======== Task data ========
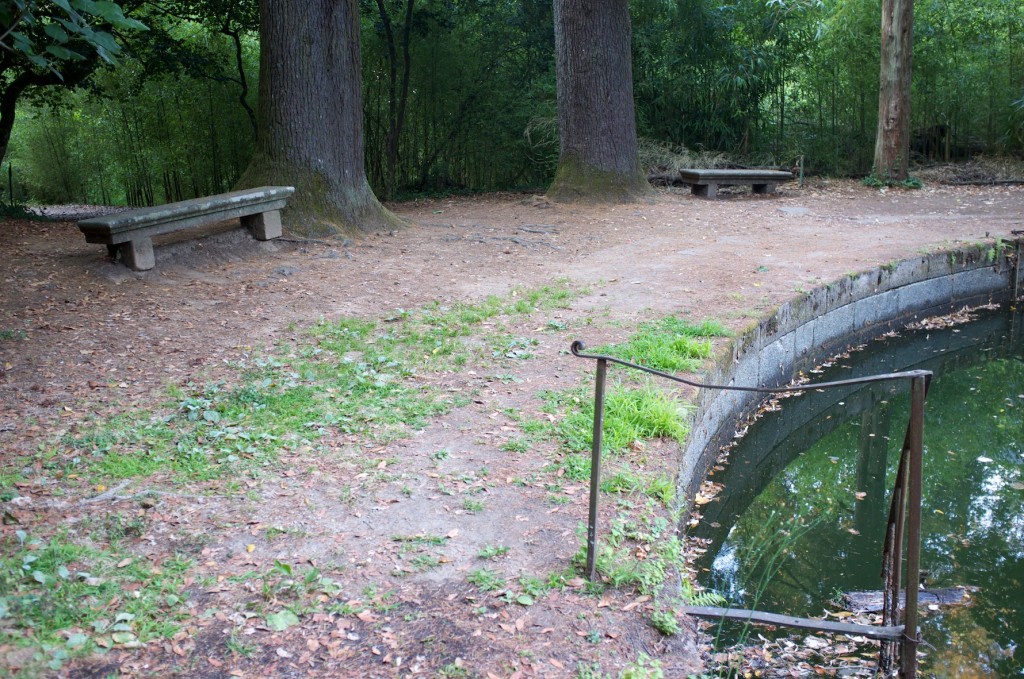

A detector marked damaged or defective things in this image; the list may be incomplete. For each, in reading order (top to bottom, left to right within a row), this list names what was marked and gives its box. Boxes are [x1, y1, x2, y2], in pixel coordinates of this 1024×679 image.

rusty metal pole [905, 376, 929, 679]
========
======== Task data ========
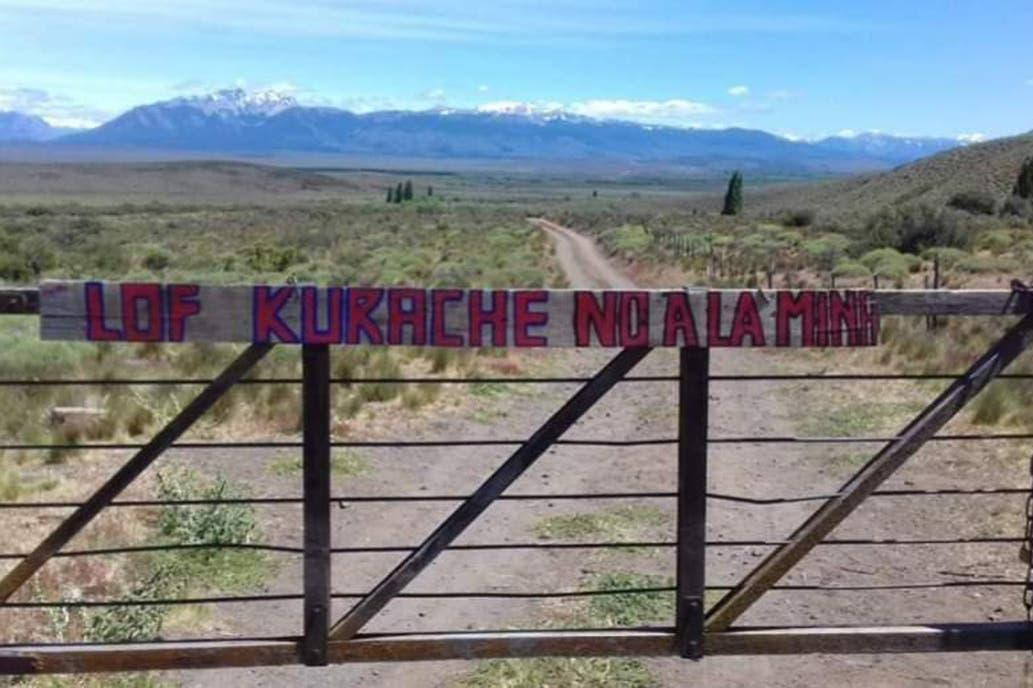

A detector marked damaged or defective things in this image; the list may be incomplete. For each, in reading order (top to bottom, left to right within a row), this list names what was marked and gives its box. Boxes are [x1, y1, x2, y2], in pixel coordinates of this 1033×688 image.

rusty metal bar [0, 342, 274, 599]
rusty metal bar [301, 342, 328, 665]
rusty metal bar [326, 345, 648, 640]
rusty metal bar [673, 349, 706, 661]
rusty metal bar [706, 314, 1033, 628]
========
Retype the listing lines verbatim, starting at the line that contains "this 1024×679 image." and ending after the line that contains "rusty metal pole [905, 376, 929, 679]", with both of those lines included.

Complete output.
A detector marked damaged or defective things in this image; the list may be incomplete. For each, in reading order (top to bottom, left to right within a row), this list names what was marked and gives its box. Boxes are [x1, y1, x2, y2], in pixel coordinates of this 1024×679 image.

rusty metal pole [905, 376, 929, 679]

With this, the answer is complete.